Segment Start: Data provided

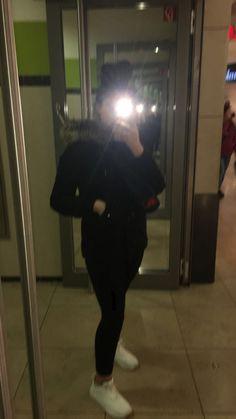 Fake Hesap – Fake Kız Ayna too There are all kinds of fake account photos ahahaha Cute Tumblr Pictures, Cool Girl Pictures, Cute Photos, Girl Photos, Cute Selfies Poses, Cute Selfie Ideas, Teenage Girl Photography, Girl Photography Poses, Stylish Girls Photos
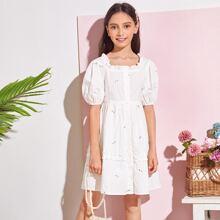 Kleid mit Rueschenbesatz, Puffaermeln, Knopfen vorn und Blumen Stickereien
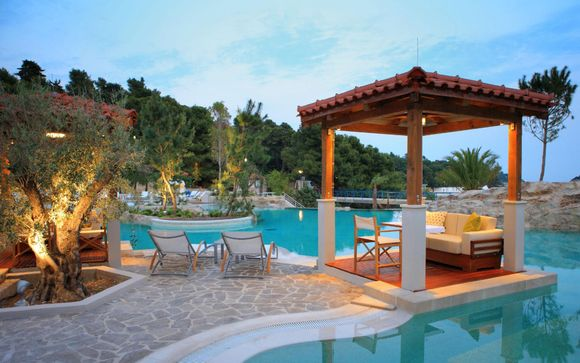 Amfora Hvar Grand Beach Resort 4*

Segment End: Data provided

--- What is being asked ---
Leave out the pictures. Transcribe the rest of the listing above exactly.

--- The answer ---
 Fake Hesap – Fake Kız Ayna too There are all kinds of fake account photos ahahaha Cute Tumblr Pictures, Cool Girl Pictures, Cute Photos, Girl Photos, Cute Selfies Poses, Cute Selfie Ideas, Teenage Girl Photography, Girl Photography Poses, Stylish Girls Photos
 Kleid mit Rueschenbesatz, Puffaermeln, Knopfen vorn und Blumen Stickereien
 Amfora Hvar Grand Beach Resort 4*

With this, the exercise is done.